• Pain · Dec 2015

    Conditioned place preference and spontaneous dorsal horn neuron activity in chronic constriction injury model in rats.

    • Brian D Dalm, Chandan G Reddy, Matthew A Howard, Sinyoung Kang, and Timothy J Brennan.
    • Departments of aNeurosurgery bAnesthesia and cPharmacology, Roy J. and Lucille A. Carver College of Medicine, University of Iowa, Iowa City, IA, USA.
    • Pain. 2015 Dec 1; 156 (12): 2562-71.
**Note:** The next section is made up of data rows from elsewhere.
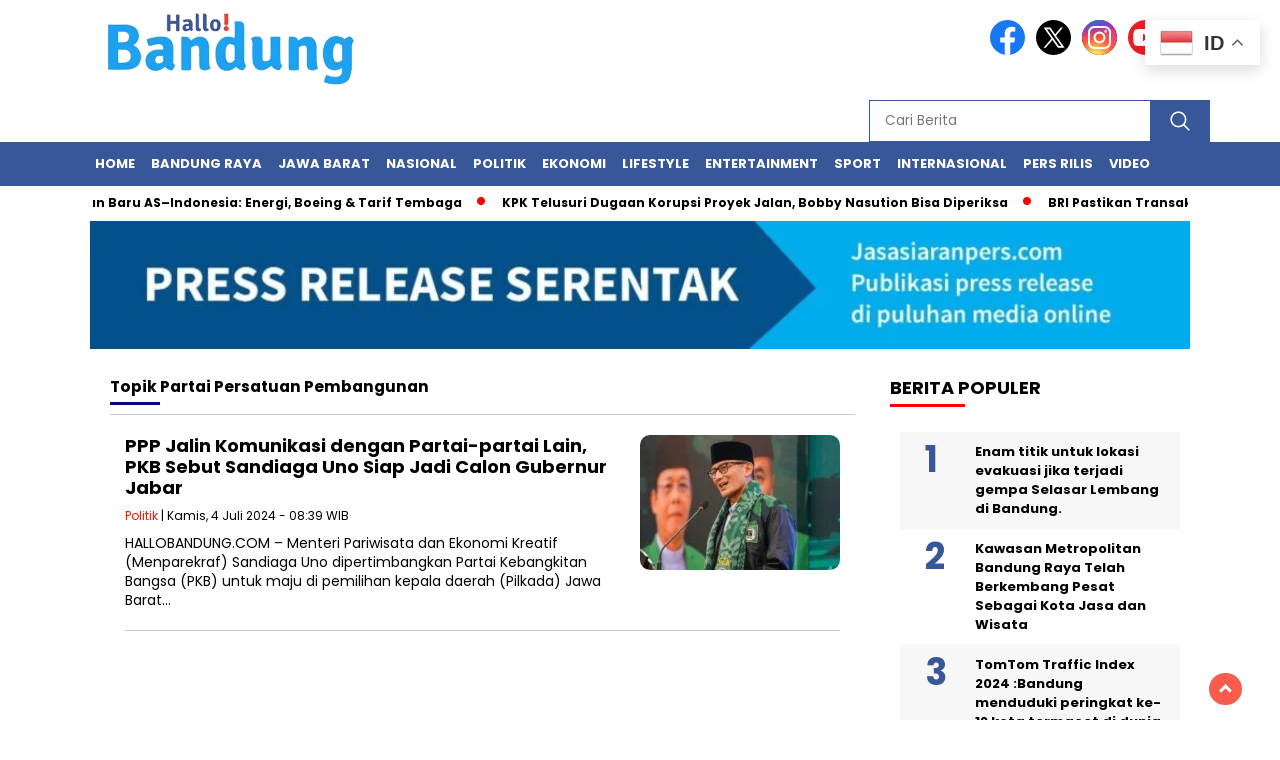

--- FILE ---
content_type: text/html; charset=utf-8
request_url: https://www.google.com/recaptcha/api2/aframe
body_size: 267
content:
<!DOCTYPE HTML><html><head><meta http-equiv="content-type" content="text/html; charset=UTF-8"></head><body><script nonce="MKvKoH9-QFdaHd1gOUs8NQ">/** Anti-fraud and anti-abuse applications only. See google.com/recaptcha */ try{var clients={'sodar':'https://pagead2.googlesyndication.com/pagead/sodar?'};window.addEventListener("message",function(a){try{if(a.source===window.parent){var b=JSON.parse(a.data);var c=clients[b['id']];if(c){var d=document.createElement('img');d.src=c+b['params']+'&rc='+(localStorage.getItem("rc::a")?sessionStorage.getItem("rc::b"):"");window.document.body.appendChild(d);sessionStorage.setItem("rc::e",parseInt(sessionStorage.getItem("rc::e")||0)+1);localStorage.setItem("rc::h",'1769245833532');}}}catch(b){}});window.parent.postMessage("_grecaptcha_ready", "*");}catch(b){}</script></body></html>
    AbstractPatients with neuropathic pain commonly present with spontaneous pain, in addition to allodynia and hyperalgesia. Although evoked responses in neuropathic pain models are well characterized, determining the presence of spontaneous pain is more challenging. We determined whether the chronic constriction injury (CCI) model could be used to measure effects of treatment of spontaneous pain, by evaluating dorsal horn neuron (DHN) spontaneous activity and spontaneous pain-related behaviors. We measured conditioned place preference (CPP) to analgesia produced by sciatic nerve block with bupivacaine in rats with established CCI. We undertook another CPP experiment using hind paw incision. We also examined DHN spontaneous activity in CCI rats. Although CCI produced nocifensive responses to mechanical stimuli, CPP to analgesic nerve block was not evident 14 days after injury: Compared with baseline (314 ± 65 seconds), CCI rats did not show a preference for the bupivacaine-paired chamber after conditioning (330 ± 102 seconds). However, sciatic nerve block after hind paw incision produced CPP on postoperative day 1, serving as a positive control. The proportion of spontaneously active DHNs (33%) was not significantly increased in CCI rats compared with the sham (21%). The median rate of spontaneous activity in the CCI group (12.6 impulses per second) was not different from the sham group (9.2 impulses per second). Also, there was no change in DHN spontaneous activity after sciatic nerve block with bupivacaine. Our findings suggest that CCI as a neuropathic pain model should not be used to measure effects of treatment of spontaneous pain driven by the peripheral input.